# Please recommend psu and ups for my system built. !!!



## chetan.g (Sep 16, 2014)

My current configuration is:

i7 4790k

ASUS Maximus Hero VII Hero

8 gb ram

2 TB Hard disk + 250 GB SSD

graphics : zontac gtx 750 ti 2gb (PLANNING TO UPGRADE TO GTX 780 TI)

------- my current PSU is 600 W cooler master.

Kindly recommend is my current PSU is enough or should I buy greater than 600 W. Also recommend a good UPS for my system which can give back up time more than 30 mins (In my view APC BR 1000G - kindly provide feedback shal I go with it or do some more research)

It would be very kind of you to please guide me in this.

Thanks..


----------



## The Sorcerer (Sep 16, 2014)

Which Coolermaster 600W???


----------



## chetan.g (Sep 17, 2014)

The Sorcerer said:


> Which Coolermaster 600W???



Cooler Master Extreme Power Plus - 600W Power Supply

- - - Updated - - -

no feedback ??


----------



## adityak469 (Sep 17, 2014)

for the current config, your current PSU is fine. But if you add 780Ti, get Seasonic SII12 ~ 6k and get APC 1100VA ~ 5.5k

on a side note, don't add 780Ti, get GTX 980/990


----------



## chetan.g (Sep 18, 2014)

adityak469 said:


> for the current config, your current PSU is fine. But if you add 780Ti, get Seasonic SII12 ~ 6k and get APC 1100VA ~ 5.5k
> 
> on a side note, don't add 780Ti, get GTX 980/990



Thanks aditya for the feedback .. just wanted to know: my cpu is 4790 K , shall I proceed with the stock cooler and stock thermal paste OR shall I buy one from outside (Especially thermal paste)
My Cabinet is mid tower size and is of cooler master.


----------



## chetan.g (Sep 20, 2014)

please comment .. help


----------



## anirbandd (Sep 20, 2014)

You can add an aftermarket cooler if you oc or if run CPU intensive tasks for long hours.

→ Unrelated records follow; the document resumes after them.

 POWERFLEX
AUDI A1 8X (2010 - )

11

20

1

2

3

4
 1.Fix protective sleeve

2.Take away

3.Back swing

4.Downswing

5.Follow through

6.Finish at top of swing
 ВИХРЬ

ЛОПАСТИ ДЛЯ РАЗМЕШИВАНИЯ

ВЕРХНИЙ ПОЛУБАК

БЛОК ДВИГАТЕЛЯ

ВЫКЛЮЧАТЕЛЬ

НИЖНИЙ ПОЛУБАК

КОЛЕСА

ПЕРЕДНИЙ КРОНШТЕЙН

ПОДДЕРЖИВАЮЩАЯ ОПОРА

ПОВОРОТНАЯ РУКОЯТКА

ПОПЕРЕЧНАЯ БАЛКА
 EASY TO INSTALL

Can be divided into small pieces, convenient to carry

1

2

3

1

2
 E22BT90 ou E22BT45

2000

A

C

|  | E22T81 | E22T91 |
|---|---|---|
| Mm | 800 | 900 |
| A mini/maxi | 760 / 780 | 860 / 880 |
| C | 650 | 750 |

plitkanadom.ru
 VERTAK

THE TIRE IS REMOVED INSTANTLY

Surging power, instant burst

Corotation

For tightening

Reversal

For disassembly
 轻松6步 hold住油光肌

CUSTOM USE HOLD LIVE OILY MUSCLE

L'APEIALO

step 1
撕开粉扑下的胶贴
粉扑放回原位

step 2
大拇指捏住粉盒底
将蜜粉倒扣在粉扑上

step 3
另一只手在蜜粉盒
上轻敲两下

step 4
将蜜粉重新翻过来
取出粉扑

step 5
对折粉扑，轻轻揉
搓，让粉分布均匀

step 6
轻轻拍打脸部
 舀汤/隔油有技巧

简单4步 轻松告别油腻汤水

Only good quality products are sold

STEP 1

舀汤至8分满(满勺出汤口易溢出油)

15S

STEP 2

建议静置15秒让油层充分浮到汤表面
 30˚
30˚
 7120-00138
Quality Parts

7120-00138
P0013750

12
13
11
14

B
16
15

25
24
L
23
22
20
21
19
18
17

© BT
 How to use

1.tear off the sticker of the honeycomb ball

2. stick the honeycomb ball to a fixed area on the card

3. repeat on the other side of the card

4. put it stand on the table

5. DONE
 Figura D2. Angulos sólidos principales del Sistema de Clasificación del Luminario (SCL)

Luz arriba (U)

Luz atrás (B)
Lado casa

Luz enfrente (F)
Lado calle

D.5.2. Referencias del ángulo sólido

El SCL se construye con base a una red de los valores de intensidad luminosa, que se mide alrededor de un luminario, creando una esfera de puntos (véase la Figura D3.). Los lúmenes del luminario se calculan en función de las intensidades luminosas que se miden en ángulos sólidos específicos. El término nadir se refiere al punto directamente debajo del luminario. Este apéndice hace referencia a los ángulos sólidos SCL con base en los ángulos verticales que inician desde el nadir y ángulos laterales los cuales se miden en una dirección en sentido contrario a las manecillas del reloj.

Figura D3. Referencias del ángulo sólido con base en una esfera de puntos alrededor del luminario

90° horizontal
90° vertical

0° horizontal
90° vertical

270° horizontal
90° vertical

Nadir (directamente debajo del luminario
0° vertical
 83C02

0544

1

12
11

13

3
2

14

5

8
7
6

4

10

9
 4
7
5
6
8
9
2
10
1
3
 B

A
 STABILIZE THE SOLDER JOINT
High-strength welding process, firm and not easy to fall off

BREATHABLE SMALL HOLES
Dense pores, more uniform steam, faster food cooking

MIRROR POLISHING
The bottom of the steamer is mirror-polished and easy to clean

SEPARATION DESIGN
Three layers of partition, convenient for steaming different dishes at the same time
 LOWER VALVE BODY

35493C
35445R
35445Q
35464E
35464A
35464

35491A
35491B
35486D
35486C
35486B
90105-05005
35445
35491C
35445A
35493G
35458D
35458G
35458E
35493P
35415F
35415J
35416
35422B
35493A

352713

For normal gaming and usage its not needed.


----------



## sagar123 (Sep 20, 2014)

maybe buy higher end of ups . apc BR1500G-IN or buy apc 1000 br . both are amzing . i dnt knw abt technical stuff and all tht much but its better to be buy higher end model with extra features . it is costly but worth it .


----------



## anirbandd (Sep 20, 2014)

sagar123 said:


> maybe buy higher end of ups . apc BR1500G-IN or buy apc 1000 br . both are amzing . i dnt knw abt technical stuff and all tht much but its better to be buy higher end model with extra features . it is costly but worth it .



Damn.


----------



## chetan.g (Sep 20, 2014)

anirbandd said:


> You can add an aftermarket cooler if you oc or if run CPU intensive tasks for long hours. For normal gaming and usage its not needed.





sagar123 said:


> maybe buy higher end of ups . apc BR1500G-IN or buy apc 1000 br . both are amzing . i dnt knw abt technical stuff and all tht much but its better to be buy higher end model with extra features . it is costly but worth it .



Thanks for the feedback guys ..


----------